===== PAGE =====

White rice is steamed in the usual way.
A vegetable mixture is steamed separately from the rice along with pre-cooked chicken bits frozen previously from a roasted bird.
A sauce is prepared and combined with with finished rice and vegetables.
Sauce featuring fresh garlic and ginger. The liquid base of the sauce is chicken broth and along with this grated ginger and garlic it includes the usual Asian flavoring agents:
* soy sauce
* sake
* sweet mirin
* Three Crabs brand fish sauce
The vegetables are prepackaged cut mixed vegetables with sugar peas added
The chicken is from a whole bird roast, picked apart, frozen previously in a MealSaver vacuum package.
The rice is steamed in chicken broth for 25 minutes on low pressure. The broth includes two teaspoons red curry paste. Two tablespoons ground corn was included with the rice.
Oh, almost forgot to mention fresh cilantro.
About that ground corn. A few blocks from my home is a Cuban restaurant located in an old house. It is very popular with the hip crowd. Always packed with polite people drinking flavored mojitos. One time my date asked me if I could identify the unusual flavor within the plain white rice. I agreed it was unusual but I couldn't put my finger on it. She proclaimed, "It's grits!" She was right, and how well the grits and white rice went together too. I decided to do that. Except I am not using white grits. I am using popcorn that was milled to powder in the Nutrimill. It absorbs a lot of water and tends to turn pasty and firm just like polenta does so a lot of extra liquid must be added. More than what you might imagine for just two rounded tablespoons. It is very easy to error by adding either too much or too little water, and there is no way to know until you take the lid off after the rice steams.
About the curry paste. I picked up a tiny jar of curry paste at Whole Foods. The store is not the grand Whole Foods a few miles off, but rather the little satellite WF a few blocks from my home. They have two types on their shelf, red curry and green curry. This did not instill confidence. Usually curry is named for the Indian State from which it originates or the Asian Country. Because they are usually complex combinations, they vary wildly even the curries with the same name. So much so that it gets down to the individual households all with their own various mixtures. And that tells you, that even you can devise your own curries by mixing your own favorite spices. Then make up a name for it.

===== LISTED RECORDS =====

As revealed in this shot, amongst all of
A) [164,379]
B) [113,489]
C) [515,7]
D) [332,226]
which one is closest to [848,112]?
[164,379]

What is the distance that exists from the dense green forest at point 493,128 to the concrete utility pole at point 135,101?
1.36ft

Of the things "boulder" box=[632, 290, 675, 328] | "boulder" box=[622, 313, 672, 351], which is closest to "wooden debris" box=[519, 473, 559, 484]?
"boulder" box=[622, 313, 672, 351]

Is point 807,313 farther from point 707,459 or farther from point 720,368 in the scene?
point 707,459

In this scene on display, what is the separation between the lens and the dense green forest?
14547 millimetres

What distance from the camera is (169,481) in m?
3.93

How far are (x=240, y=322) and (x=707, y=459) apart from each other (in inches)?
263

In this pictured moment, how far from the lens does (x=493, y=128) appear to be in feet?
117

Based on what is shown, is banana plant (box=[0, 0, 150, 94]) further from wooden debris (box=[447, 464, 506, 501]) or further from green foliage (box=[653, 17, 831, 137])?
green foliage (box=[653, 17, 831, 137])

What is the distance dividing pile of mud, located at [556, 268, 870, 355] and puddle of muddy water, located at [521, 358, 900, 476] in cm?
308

=====

● STATED TASK A: In the rice recipe, how long is the rice steamed, and at what pressure?
● STATED TASK B: Write out the rice recipe starting with "A vegetable mixture" and going on through "rice and vegetables.".
● STATED TASK C: What comes next in the rice recipe? Write on from its last sentence.
Nothing in the listing matters here.

● WRITTEN RESPONSE A: It is steamed for 25 minutes on low pressure.

● WRITTEN RESPONSE B:
A vegetable mixture is steamed separately from the rice along with pre-cooked chicken bits frozen previously from a roasted bird.
A sauce is prepared and combined with with finished rice and vegetables.

● WRITTEN RESPONSE C:
My personal curry would inevitably lean toward the Mexican spices, which I favor, and I would probably leave out turmeric because I just cannot see the point of it. I also don't understand fenugreek, but give me time, I still have to experiment with that. I am also really digging celery seed right now and dry mustard, and you don't see those in curries very often. I am somewhat indifferent to cardamon but that is another one which I will keep trying. I have cardamon pods and when I tear them apart inside are tiny black seeds with an intense aromatic licorice flavor that reminds me of those insanely strong mints that come in envelopes that smokers and drinkers use to disguise their breath. I think the cardamon powder that you buy is the entire pod ground up because it would take a ton of pods to get one ounce of those tiny black seeds. I tasted some and it is not nearly as strong as the tiny seeds themselves.
Wanna hear something? Okay, goes like this. There are these little birds that appear on my balcony that hop around the planters out there scrounging for seeds and for nesting material. They look like wrens or some type of little passerine. One of them has a red face and breast, the others look the same but they're plain brown and without any other coloration. They're the cutest little things and I feel sorry for them because they keep coming back for so little reward. The only seeds I have are spices. I also have corn kernels, but those are too big, wheat kernels, sesame seeds, and rice. So I mixed up a bowl of various grains and spice seeds that I thought birds might like, including fennel seed, celery seed, coriander seed, cumin seeds, caraway seeds, everything in my cabinets that are in original seed form. I hope they like them. Maybe they could use some fresh water too.
7 comments:
Perhaps the birds are house finches. The male has a red head, while the female is brown.
We should talk curry sometime. I married into a family that lived in India for many years. They have some strong opinions about what constitutes good curry.
Yes! The birds look exactly like that. Finches, you say. Tomorrow I'll leave the screen door and regular door wide open so maybe I can photograph them when they come back. If they do.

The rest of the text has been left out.